COVID-19: Cabinet only received self-isolation advice on Sunday afternoon - Jacinda Ardern

The Prime Minister has hinted there's a chance New Zealanders returning from Australia on Monday may not have to self-isolate for the full seven days and the requirement could be scrapped.

From midnight, New Zealanders fully vaccinated have been allowed to return from Australia without the need to go through managed isolation and quarantine. Currently, however, they do have to undergo seven days of self-isolation.

But with high levels of COVID in New Zealand's community, the Government has been under increasing pressure to ditch the precautionary measure. 

Prime Minister Jacinda Ardern says an update on the matter can be expected later on Monday.

"What we've always said is we'd base the decisions on the number of cases we had at the time," Ardern told AM.

"At the beginning of February when we stepped out… those different phases of people coming back to New Zealand, we had roughly 150 cases a day - [it's] dramatically different now in the space of a few short weeks and even last week we saw a big change in the number of cases we were managing."

But Director-General of Health Ashley Bloomfield said on Friday he had told the Government New Zealand's border rules were at odds with community isolation requirements. 

The Government moved New Zealand to phase 3 of its Omicron response on Friday - meaning only household contacts of COVID-19 cases are legally required to isolate. 

When asked about Dr Bloomfield's advice, Ardern said: "The Director-General of Health, I'm sure, would acknowledge that the advice we're speaking to is the advice coming from Professor David Skegg and the [COVID Public Health] Advisory Group."

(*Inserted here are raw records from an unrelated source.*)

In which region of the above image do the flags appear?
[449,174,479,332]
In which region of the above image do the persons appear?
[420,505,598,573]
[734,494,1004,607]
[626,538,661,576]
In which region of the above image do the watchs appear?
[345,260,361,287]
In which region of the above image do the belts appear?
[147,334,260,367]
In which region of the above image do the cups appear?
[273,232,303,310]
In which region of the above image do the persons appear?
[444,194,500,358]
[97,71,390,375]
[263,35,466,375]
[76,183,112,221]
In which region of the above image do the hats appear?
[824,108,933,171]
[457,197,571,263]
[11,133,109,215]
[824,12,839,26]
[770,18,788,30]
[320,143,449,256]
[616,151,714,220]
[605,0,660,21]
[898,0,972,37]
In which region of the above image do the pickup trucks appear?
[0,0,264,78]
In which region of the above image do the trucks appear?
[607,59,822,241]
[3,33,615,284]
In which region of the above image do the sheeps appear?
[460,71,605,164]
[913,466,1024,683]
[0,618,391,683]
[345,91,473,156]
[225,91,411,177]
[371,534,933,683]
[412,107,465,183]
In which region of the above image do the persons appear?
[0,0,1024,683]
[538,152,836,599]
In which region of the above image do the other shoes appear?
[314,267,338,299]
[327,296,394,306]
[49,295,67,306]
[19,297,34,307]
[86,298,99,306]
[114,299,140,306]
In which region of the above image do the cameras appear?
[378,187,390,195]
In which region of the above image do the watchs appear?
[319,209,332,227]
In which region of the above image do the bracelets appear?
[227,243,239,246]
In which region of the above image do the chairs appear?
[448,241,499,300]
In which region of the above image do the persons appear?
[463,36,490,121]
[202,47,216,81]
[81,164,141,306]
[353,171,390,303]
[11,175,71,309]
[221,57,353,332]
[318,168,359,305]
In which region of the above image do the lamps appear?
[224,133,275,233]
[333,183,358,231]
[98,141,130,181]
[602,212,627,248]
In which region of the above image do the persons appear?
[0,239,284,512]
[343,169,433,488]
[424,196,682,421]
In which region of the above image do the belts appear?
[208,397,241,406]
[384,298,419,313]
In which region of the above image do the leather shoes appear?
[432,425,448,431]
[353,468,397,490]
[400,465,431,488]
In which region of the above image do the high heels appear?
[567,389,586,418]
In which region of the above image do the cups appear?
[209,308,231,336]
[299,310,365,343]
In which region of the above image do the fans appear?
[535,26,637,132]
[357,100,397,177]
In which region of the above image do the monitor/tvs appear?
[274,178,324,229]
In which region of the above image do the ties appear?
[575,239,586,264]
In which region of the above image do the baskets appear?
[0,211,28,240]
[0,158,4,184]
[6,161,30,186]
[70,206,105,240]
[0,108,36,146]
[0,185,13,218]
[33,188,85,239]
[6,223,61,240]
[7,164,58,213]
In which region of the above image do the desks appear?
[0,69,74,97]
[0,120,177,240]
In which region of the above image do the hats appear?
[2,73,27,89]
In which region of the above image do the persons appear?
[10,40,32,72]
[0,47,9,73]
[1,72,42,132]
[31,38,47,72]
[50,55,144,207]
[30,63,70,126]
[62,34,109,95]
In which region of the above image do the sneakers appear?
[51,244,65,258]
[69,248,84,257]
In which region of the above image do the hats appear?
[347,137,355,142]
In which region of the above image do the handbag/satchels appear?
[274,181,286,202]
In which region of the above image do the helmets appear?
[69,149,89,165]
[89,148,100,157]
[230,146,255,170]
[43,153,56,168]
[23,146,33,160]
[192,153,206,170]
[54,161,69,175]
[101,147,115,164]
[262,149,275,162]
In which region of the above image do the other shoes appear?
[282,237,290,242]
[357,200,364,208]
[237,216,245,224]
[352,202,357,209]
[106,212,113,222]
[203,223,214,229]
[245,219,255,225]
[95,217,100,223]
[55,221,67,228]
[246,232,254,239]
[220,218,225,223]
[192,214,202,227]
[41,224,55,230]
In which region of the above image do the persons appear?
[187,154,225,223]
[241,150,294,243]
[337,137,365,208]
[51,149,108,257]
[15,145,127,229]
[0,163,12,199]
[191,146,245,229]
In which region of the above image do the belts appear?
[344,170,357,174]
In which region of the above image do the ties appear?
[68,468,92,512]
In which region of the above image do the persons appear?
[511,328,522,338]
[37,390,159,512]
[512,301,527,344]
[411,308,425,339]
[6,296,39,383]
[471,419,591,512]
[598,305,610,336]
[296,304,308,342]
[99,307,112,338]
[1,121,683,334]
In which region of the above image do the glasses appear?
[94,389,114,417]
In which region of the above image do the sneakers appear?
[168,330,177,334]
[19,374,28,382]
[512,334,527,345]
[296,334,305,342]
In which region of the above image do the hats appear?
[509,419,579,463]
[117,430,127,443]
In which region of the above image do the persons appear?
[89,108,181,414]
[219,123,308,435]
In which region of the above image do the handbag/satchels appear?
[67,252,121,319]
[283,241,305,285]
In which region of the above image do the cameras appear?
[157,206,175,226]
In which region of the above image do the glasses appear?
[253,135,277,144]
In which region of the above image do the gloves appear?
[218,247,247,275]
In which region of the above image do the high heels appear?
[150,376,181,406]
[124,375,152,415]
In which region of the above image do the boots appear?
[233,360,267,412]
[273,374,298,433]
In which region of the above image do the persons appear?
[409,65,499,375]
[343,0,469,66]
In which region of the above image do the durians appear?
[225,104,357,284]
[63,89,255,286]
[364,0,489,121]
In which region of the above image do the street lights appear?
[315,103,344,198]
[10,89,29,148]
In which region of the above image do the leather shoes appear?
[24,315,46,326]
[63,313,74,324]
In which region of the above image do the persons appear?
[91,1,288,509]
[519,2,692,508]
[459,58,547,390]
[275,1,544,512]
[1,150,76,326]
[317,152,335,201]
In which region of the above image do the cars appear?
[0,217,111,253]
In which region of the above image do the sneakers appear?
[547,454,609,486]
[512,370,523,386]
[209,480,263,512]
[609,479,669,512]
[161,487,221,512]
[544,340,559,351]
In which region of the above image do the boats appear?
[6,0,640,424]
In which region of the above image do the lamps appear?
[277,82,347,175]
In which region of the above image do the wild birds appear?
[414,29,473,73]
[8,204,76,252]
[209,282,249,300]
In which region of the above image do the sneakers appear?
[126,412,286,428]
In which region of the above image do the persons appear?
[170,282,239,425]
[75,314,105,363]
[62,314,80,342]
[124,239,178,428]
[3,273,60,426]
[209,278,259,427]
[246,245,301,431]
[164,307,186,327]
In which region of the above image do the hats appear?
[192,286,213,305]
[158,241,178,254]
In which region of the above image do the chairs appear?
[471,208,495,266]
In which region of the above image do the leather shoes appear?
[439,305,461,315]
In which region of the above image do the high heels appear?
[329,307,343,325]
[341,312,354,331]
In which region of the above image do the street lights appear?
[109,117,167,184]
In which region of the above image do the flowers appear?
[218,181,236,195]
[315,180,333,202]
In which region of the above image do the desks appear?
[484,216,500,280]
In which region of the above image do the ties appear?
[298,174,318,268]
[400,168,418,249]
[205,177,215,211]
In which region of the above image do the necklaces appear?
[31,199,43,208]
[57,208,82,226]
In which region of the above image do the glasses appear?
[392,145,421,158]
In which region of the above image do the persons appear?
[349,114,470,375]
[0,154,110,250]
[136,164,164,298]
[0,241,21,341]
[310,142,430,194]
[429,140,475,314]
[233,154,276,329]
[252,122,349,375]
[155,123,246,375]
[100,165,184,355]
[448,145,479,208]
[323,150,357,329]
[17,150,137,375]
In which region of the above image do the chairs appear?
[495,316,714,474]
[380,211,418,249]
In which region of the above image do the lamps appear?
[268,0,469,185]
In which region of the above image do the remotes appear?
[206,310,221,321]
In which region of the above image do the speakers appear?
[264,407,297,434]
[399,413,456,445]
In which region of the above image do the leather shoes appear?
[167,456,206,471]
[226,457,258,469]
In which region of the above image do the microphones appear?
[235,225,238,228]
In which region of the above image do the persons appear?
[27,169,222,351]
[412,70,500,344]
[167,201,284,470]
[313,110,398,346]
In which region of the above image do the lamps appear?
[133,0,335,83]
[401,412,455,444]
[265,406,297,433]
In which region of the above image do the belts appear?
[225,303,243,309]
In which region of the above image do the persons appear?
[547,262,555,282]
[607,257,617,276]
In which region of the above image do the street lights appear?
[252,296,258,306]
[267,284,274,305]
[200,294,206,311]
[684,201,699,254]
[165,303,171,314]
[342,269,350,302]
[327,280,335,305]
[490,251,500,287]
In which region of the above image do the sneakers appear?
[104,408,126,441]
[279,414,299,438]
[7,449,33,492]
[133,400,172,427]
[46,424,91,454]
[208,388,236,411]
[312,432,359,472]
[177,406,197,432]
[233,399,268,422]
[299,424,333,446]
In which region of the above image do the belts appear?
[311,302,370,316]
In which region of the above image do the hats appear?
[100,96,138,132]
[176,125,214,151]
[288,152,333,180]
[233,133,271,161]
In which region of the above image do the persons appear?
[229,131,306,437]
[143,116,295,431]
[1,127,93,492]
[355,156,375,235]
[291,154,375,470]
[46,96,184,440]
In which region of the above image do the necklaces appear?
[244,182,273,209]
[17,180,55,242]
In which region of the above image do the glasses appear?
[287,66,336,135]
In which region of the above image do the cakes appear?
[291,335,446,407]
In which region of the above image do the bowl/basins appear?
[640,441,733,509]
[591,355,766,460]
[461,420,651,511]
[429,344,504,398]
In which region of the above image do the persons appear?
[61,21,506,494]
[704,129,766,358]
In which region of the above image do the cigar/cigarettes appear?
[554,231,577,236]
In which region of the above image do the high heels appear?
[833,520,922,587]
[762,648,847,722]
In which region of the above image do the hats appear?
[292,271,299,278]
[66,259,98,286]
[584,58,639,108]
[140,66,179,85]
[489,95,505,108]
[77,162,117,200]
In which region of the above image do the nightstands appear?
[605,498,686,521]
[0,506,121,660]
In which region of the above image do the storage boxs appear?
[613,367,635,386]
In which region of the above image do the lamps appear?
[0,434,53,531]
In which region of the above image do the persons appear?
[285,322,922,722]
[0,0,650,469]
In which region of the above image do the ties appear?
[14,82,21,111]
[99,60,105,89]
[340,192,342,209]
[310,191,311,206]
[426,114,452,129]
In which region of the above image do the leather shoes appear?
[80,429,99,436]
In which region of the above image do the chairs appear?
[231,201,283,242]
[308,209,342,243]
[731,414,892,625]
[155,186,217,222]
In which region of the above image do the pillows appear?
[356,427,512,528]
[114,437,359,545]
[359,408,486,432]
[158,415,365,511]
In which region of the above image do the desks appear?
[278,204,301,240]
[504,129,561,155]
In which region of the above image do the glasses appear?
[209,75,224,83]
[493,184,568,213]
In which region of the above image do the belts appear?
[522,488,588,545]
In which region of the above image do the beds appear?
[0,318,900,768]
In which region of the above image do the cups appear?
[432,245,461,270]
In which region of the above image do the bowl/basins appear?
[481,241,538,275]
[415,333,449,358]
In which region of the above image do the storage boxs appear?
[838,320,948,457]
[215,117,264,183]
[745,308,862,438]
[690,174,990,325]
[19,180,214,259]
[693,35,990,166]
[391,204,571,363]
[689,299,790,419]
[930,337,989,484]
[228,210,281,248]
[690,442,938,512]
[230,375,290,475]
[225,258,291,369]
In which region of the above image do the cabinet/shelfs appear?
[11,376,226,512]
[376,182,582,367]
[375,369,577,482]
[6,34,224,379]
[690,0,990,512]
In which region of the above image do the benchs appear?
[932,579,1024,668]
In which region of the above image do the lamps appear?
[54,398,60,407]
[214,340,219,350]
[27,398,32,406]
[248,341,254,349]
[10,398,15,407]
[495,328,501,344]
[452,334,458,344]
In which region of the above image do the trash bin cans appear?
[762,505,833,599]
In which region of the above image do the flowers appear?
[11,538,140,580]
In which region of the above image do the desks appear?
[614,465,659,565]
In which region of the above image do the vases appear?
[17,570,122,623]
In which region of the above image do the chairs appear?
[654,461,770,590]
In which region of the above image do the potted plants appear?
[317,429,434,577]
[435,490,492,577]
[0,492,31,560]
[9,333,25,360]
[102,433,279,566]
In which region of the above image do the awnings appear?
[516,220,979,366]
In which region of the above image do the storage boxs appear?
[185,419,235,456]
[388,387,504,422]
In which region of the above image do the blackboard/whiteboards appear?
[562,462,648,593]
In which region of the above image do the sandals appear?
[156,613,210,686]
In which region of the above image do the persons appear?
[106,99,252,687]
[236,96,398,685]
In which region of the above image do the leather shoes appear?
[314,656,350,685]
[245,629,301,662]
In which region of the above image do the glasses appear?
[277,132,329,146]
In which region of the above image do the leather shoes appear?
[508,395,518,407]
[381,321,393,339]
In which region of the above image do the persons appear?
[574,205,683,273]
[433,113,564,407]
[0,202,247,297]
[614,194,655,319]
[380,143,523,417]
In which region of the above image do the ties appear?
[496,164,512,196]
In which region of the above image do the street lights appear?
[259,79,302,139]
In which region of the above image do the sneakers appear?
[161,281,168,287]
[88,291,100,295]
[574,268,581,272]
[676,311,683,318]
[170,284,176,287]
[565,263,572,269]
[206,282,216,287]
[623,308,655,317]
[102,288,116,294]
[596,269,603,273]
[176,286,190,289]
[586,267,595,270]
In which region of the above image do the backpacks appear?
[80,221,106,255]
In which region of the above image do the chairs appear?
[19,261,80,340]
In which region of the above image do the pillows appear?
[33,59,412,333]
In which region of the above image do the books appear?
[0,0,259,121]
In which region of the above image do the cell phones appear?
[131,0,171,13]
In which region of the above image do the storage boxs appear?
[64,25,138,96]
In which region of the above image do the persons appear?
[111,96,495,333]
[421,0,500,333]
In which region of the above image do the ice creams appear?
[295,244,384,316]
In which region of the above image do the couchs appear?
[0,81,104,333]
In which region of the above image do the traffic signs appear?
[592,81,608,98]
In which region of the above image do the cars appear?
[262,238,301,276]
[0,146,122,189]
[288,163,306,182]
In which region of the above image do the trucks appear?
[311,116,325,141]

"We moved very quickly to get our experts together and, just to say again, the advice we received was yesterday afternoon - late," Ardern said on Monday.  "We've moved very quickly to be able to consider that as a Cabinet today."

Ardern refused to pre-empt any Cabinet decisions.

"It is really important that we work through all of the implications, consider the advice we've been given - but we will be doing that in very short order and it's only a matter of hours away before I have the chance to then share those decisions," she said.

Ardern wouldn't divulge the advice Cabinet had received. She said it would be released on Monday afternoon.

"What we already said at the beginning of February is once you get cases at a certain point, it actually does become the case that the extra cases at the border don't have as much impact because of what you've already got in the community - so we've asked for this advice because we're obviously at that place now for consideration. The thing we want to think about, though… is just the scale of extra cases you're bringing in because we've got to think about when we open up to everybody."

It comes after community COVID cases hit another all-time high on Sunday with 14,941 new infections. Forty-one cases were detected at the border.